WYBRANY FRAGMENT:
■ ■ ■ ■ ■
Wysłany: Pon Cze 24, 2013 10:01 [Rover 214Si 98 16V LPG] Problem z uszczelką pod głowicą?
Typ: Si Rodzaj silnika: benzyna Pojemnosc silnika: 1.4 Rok produkcji: 1998
Witam,
na wstępie chciałbym powiedzieć, że mojego Rovera 214Si posiadam od niespełna roku, a na mechanice samochodowej znam się...średnio
Moje problem z w/w modelem zaczęły się mniej więcej 2 m-ce od zamontowania w nim instalacji gazowej (Stag, sekwencyjna). Na początku auto często szarpało przy dodawaniu gazu (niezależnie od wrzuconego biegu, choć najczęściej 2-3) lub gasło przy zmianie biegu...(wyobraźcie sobie wchodzenie w zakręt...zmiana biegu i...ponowne odpalanie na szybko auta )...jednocześnie spod głowicy widoczny był niewielki wyciek (oleista, gęsta ciecz). Serwis LPG regulował gaz, sprawdzał zawory...i niby ich zdaniem wszystko OK ze strony instalacji...problem diagnozowali w mechanice pojazdu...
Auto oddałem do pierwszego mechanika (specjalizujący się niestety w BMW), który stwierdził, że problemem była przepustnica (plastikowa, pęknięta lekko w środku) - wymienił na sprawną używkę (również plastikową). Problem jakby rozwiązał się na jakieś kolejne 2 m-ce...Na jesieni 2012 roku w/w problemy wróciły ponownie. Z tym, że pewnego razu stałem na światłach i próbując ruszyć, nagle auto zaczęło strasznie szarpać i silnik zgasł tak, że nie mogłem go odpalić. Rover został zholowany do rzekomo autoryzowanego serwisu Rover we Wrocławiu, firmy: Fatimex (nadmienię, że we Wrocławiu moim zdaniem jest problem z mechanikami typowo od Roverów...). I tu zaczęły się moje problemy.
■ ■ ■ ■ ■
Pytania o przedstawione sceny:
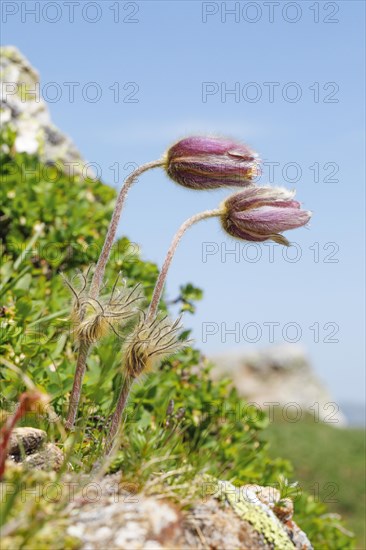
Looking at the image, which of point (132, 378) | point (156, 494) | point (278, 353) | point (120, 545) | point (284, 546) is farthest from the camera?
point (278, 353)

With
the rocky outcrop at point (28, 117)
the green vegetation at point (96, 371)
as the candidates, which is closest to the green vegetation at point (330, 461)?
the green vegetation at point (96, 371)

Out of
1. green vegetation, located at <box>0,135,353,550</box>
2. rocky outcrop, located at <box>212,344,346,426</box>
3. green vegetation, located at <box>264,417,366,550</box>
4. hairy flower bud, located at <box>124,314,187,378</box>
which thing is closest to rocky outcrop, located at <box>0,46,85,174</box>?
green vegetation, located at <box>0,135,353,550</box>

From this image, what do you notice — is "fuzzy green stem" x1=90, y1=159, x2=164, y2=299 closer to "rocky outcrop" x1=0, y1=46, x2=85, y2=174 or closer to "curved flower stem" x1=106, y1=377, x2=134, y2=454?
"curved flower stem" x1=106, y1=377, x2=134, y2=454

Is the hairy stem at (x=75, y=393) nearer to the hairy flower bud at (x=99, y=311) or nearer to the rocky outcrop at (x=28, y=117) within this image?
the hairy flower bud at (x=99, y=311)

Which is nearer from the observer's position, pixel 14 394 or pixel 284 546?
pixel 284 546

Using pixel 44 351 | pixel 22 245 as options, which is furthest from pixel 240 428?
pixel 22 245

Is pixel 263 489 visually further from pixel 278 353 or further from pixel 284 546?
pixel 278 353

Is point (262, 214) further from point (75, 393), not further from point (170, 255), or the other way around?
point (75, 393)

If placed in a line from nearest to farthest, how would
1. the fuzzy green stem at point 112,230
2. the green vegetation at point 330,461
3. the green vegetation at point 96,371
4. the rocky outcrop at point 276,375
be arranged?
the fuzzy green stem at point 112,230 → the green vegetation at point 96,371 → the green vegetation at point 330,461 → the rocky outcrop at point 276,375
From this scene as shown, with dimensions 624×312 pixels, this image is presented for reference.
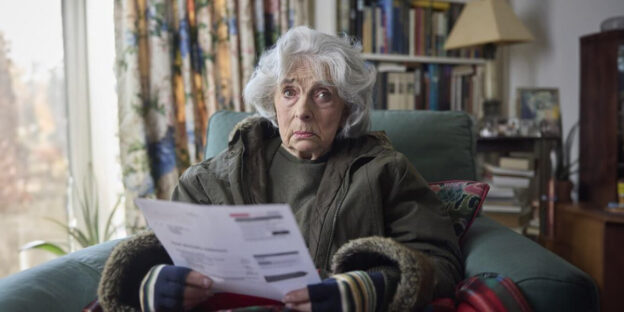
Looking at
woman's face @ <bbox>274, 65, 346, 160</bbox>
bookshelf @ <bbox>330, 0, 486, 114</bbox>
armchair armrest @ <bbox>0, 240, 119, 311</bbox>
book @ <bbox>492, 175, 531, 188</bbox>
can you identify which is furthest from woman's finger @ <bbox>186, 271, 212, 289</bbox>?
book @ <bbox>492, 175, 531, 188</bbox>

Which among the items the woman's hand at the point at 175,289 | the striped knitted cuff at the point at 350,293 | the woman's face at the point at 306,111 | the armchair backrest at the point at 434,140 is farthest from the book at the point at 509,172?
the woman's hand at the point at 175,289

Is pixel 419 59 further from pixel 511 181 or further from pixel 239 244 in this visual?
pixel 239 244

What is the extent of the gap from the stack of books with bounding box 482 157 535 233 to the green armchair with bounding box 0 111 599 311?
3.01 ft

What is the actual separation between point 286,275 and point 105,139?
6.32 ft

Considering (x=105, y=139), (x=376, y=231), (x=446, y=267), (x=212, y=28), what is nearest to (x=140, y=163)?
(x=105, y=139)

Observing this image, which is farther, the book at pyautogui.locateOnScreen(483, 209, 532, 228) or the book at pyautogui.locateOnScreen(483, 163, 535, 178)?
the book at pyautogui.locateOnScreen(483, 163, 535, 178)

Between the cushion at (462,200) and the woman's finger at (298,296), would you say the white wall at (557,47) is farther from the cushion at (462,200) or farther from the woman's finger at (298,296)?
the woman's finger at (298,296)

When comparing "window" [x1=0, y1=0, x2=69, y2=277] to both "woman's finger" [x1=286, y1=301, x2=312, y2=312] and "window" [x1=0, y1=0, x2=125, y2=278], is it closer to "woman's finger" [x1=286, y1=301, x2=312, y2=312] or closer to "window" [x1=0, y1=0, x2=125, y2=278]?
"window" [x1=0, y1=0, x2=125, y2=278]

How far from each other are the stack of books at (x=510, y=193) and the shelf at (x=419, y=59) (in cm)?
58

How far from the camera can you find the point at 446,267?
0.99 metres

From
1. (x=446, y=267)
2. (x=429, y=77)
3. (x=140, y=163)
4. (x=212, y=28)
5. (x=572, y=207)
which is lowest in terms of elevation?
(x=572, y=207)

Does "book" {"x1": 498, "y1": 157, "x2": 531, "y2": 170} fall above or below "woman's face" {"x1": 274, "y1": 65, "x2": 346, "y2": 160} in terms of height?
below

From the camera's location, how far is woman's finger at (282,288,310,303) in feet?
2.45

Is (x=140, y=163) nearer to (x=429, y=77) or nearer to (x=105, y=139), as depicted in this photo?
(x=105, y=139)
■ ■ ■ ■ ■
TREŚĆ POLECENIA: Podaj, co według pierwszego mechanika było przyczyną problemów z samochodem opisanych we fragmencie o Roverze.

WYNIK ZADANIA: Przyczyną była plastikowa przepustnica, lekko pęknięta w środku.